In [1]:
import os
GPU_id = 3
os.environ['CUDA_VISIBLE_DEVICES'] = str(GPU_id)

In [2]:
import cudf as gd
import pandas as pd
import numpy as np
import xgboost as xgb
import os
import time
import nvstrings
from librmm_cffi import librmm
import matplotlib.pyplot as plt
%matplotlib inline

### Functions

In [3]:
def on_gpu(words,func,arg=None,dtype=np.int32):
    res = librmm.device_array(words.size(), dtype=dtype)
    if arg is None:
        cmd = 'words.%s(devptr=res.device_ctypes_pointer.value)'%(func)
    else:
        cmd = 'words.%s(arg,devptr=res.device_ctypes_pointer.value)'%(func)
    eval(cmd)
    return res

def get_count(data,cols):
    dg = data_interaction.groupby(cols+['item_id'],
            as_index=False).agg({'step':['count']})
    tag = '_'.join(cols)
    dg.columns = cols + ['item_id', 'count_item_%s'%tag]

    df = data_interaction.groupby(cols,
            as_index=False).agg({'step':['count']})
    df.columns = cols + ['count_item_%s_all'%tag]
    
    dg = dg.merge(df,on=cols,how='left')
    dg['count_item_%s_norm'%tag] = dg['count_item_%s'%tag] / dg['count_item_%s_all'%tag]
    dg.drop_column('count_item_%s_all'%tag)
    del df
    return dg

### Read data

In [4]:
path = '/datasets/trivago/data/'
os.listdir(path)

['item_metadata.csv',
 'submission_popular.csv',
 'test.csv',
 'train.csv',
 'text_classification_full.pkl']

In [5]:
%%time
train = gd.read_csv("{}/train.csv".format(path))
test = gd.read_csv('%s/test.csv'%path)
data = gd.concat([train,test])

CPU times: user 2.59 s, sys: 1.18 s, total: 3.76 s
Wall time: 3.87 s


### Get browsing history

In [6]:
cols = ['user_id', 'session_id', 'step', 'action_type', 'reference']
data = data[cols]
cols = ['user_id', 'session_id', 'step', 'action_type', 'item_id']
data.columns = cols

In [7]:
%%time
data['is_interaction'] = on_gpu(data['action_type'].data,'contains',
                                          arg='interaction',dtype=np.bool)
data_interaction = data[data['is_interaction']]
data_interaction['item_id'] = data_interaction['item_id'].astype(int)
print(data.shape,data_interaction.shape)
del data

(19715327, 6) (15299599, 6)
CPU times: user 1.18 s, sys: 184 ms, total: 1.36 s
Wall time: 1.4 s


In [8]:
data_interaction.head().to_pandas()

Unnamed: 0,user_id,session_id,step,action_type,item_id,is_interaction
1,00RL8Z82B2Z1,aff3928535f48,2,interaction item image,666856,True
2,00RL8Z82B2Z1,aff3928535f48,3,interaction item image,666856,True
3,00RL8Z82B2Z1,aff3928535f48,4,interaction item image,666856,True
4,00RL8Z82B2Z1,aff3928535f48,5,interaction item image,109038,True
5,00RL8Z82B2Z1,aff3928535f48,6,interaction item image,666856,True


In [9]:
%%time
dg_user_session = get_count(data_interaction,cols=['user_id','session_id'])
dg_user = get_count(data_interaction,cols=['user_id'])

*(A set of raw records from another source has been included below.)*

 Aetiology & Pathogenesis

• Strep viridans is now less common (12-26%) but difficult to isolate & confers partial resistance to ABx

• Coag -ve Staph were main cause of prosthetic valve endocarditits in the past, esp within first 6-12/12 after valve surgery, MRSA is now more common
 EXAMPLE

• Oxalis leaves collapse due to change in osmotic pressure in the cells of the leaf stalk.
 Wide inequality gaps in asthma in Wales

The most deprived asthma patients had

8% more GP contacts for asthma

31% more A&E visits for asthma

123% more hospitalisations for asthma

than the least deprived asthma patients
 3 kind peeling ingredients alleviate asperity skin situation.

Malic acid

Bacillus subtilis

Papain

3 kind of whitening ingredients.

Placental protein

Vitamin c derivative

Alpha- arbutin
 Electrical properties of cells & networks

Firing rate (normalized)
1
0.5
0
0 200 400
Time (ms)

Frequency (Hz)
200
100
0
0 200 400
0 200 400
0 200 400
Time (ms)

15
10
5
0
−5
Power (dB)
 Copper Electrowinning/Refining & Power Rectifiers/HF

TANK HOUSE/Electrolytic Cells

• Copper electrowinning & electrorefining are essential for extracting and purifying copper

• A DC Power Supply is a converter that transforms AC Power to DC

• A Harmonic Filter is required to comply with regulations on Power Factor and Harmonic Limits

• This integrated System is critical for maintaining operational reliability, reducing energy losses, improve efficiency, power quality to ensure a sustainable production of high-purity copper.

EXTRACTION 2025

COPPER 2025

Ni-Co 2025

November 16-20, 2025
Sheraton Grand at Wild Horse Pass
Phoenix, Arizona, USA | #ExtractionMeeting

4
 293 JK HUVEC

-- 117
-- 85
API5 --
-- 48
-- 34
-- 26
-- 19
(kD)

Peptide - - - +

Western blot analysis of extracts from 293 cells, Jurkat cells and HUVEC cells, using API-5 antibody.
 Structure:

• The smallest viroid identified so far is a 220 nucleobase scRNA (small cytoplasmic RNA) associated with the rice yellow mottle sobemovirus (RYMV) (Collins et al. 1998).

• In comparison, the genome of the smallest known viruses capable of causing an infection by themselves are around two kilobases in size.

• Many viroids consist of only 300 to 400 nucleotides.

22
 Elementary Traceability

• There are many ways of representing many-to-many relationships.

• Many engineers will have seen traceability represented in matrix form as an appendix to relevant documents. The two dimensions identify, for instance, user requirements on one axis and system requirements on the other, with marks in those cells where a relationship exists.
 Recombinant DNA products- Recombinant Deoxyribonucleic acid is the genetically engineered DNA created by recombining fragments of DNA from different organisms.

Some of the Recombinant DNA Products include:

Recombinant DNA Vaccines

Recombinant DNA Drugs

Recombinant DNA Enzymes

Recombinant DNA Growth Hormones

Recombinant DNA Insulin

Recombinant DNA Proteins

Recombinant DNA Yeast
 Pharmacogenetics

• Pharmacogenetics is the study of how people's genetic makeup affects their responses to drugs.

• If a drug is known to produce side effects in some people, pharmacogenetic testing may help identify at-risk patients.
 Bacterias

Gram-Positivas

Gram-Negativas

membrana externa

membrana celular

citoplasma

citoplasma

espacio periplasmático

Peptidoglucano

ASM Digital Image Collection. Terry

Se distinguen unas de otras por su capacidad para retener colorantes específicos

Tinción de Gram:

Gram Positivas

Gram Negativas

CPU times: user 1.26 s, sys: 696 ms, total: 1.96 s
Wall time: 2.13 s


In [10]:
dg_user_session.head(10).to_pandas()

Unnamed: 0,user_id,session_id,item_id,count_item_user_id_session_id,count_item_user_id_session_id_norm
0,04QP3ZTT1P28,59db5d99a33b6,3053070,13,0.25
1,L68DGV71JNTP,6a7440e286941,5794878,12,0.151899
2,6779S82Q7TKF,33a55b96304b1,110187,1,0.5
3,VIYNRGFG2ZQN,7667296e44a87,3747780,5,0.089286
4,49SBKEH892HZ,45b34abe47add,2873641,7,0.042945
5,1168C8B2LC78,80e24caaef701,2524518,21,0.724138
6,MPT6F695GTY8,61aee69897a5c,2051545,2,0.4
7,X8WYO6EVFQ4L,9d375253e9978,1009861,25,0.19084
8,9KXETFW3XZ5A,43ca32df3d3f2,2655570,9,0.019651
9,JCZ8KN8EYBMR,c09a7dc35c1ce,8232,15,0.096154


In [11]:
del data_interaction

### Merge with clickout data

In [12]:
%%time
data_pair = pd.read_pickle('cache/data_pair_clickout_only.pkl')
data_pair['all_row_id'] = np.arange(data_pair.shape[0])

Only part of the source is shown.